Prompt — Quote exactly, and only, the lines of the material below from the line with "24. Взрослые должны" through the line with "Morning Coffee Time, Do".

=======

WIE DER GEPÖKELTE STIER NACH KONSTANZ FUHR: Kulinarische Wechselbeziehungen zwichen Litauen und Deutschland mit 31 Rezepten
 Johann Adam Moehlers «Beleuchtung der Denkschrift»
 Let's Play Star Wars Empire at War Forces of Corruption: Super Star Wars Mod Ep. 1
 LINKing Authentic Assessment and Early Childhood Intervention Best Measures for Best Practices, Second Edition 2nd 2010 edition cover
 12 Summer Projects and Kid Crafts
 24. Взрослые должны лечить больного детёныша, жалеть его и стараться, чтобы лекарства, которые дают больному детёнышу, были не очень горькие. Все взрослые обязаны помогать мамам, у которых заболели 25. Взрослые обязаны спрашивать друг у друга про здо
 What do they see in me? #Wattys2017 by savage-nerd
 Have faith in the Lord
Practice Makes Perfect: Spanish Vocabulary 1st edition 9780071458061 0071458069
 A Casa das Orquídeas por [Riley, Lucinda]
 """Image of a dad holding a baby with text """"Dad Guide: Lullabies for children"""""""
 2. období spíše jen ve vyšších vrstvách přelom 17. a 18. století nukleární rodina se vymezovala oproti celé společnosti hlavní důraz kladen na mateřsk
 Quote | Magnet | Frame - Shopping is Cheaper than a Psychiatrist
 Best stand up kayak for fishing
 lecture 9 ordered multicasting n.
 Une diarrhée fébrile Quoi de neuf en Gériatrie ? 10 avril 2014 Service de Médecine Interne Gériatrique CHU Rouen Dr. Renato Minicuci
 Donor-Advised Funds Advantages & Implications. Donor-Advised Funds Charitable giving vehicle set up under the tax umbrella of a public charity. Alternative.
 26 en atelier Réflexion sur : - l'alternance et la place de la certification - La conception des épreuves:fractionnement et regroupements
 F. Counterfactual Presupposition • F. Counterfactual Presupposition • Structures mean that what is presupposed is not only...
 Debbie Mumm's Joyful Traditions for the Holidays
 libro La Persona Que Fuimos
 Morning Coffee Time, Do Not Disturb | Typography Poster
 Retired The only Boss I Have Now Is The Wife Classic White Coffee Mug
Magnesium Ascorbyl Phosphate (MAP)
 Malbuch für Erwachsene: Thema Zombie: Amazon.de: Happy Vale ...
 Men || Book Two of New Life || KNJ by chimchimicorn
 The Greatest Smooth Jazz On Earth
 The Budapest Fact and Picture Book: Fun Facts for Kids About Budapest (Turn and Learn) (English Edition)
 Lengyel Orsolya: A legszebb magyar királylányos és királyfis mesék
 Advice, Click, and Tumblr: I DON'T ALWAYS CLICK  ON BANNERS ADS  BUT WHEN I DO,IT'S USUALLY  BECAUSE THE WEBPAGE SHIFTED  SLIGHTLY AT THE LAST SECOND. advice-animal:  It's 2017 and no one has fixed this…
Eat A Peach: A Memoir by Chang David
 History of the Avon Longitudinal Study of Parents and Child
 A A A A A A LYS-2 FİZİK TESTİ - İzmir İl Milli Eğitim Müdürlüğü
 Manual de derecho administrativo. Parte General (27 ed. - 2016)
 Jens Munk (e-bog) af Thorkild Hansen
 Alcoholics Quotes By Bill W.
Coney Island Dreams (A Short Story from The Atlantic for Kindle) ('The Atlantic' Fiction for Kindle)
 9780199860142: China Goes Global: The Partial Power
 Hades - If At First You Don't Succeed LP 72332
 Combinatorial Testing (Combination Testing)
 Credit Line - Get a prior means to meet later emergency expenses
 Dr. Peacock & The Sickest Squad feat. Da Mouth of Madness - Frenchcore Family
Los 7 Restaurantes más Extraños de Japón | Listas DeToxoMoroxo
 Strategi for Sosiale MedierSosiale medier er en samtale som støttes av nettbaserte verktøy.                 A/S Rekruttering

=======

Problem solution —
 24. Взрослые должны лечить больного детёныша, жалеть его и стараться, чтобы лекарства, которые дают больному детёнышу, были не очень горькие. Все взрослые обязаны помогать мамам, у которых заболели 25. Взрослые обязаны спрашивать друг у друга про здо
 What do they see in me? #Wattys2017 by savage-nerd
 Have faith in the Lord
Practice Makes Perfect: Spanish Vocabulary 1st edition 9780071458061 0071458069
 A Casa das Orquídeas por [Riley, Lucinda]
 """Image of a dad holding a baby with text """"Dad Guide: Lullabies for children"""""""
 2. období spíše jen ve vyšších vrstvách přelom 17. a 18. století nukleární rodina se vymezovala oproti celé společnosti hlavní důraz kladen na mateřsk
 Quote | Magnet | Frame - Shopping is Cheaper than a Psychiatrist
 Best stand up kayak for fishing
 lecture 9 ordered multicasting n.
 Une diarrhée fébrile Quoi de neuf en Gériatrie ? 10 avril 2014 Service de Médecine Interne Gériatrique CHU Rouen Dr. Renato Minicuci
 Donor-Advised Funds Advantages & Implications. Donor-Advised Funds Charitable giving vehicle set up under the tax umbrella of a public charity. Alternative.
 26 en atelier Réflexion sur : - l'alternance et la place de la certification - La conception des épreuves:fractionnement et regroupements
 F. Counterfactual Presupposition • F. Counterfactual Presupposition • Structures mean that what is presupposed is not only...
 Debbie Mumm's Joyful Traditions for the Holidays
 libro La Persona Que Fuimos
 Morning Coffee Time, Do Not Disturb | Typography Poster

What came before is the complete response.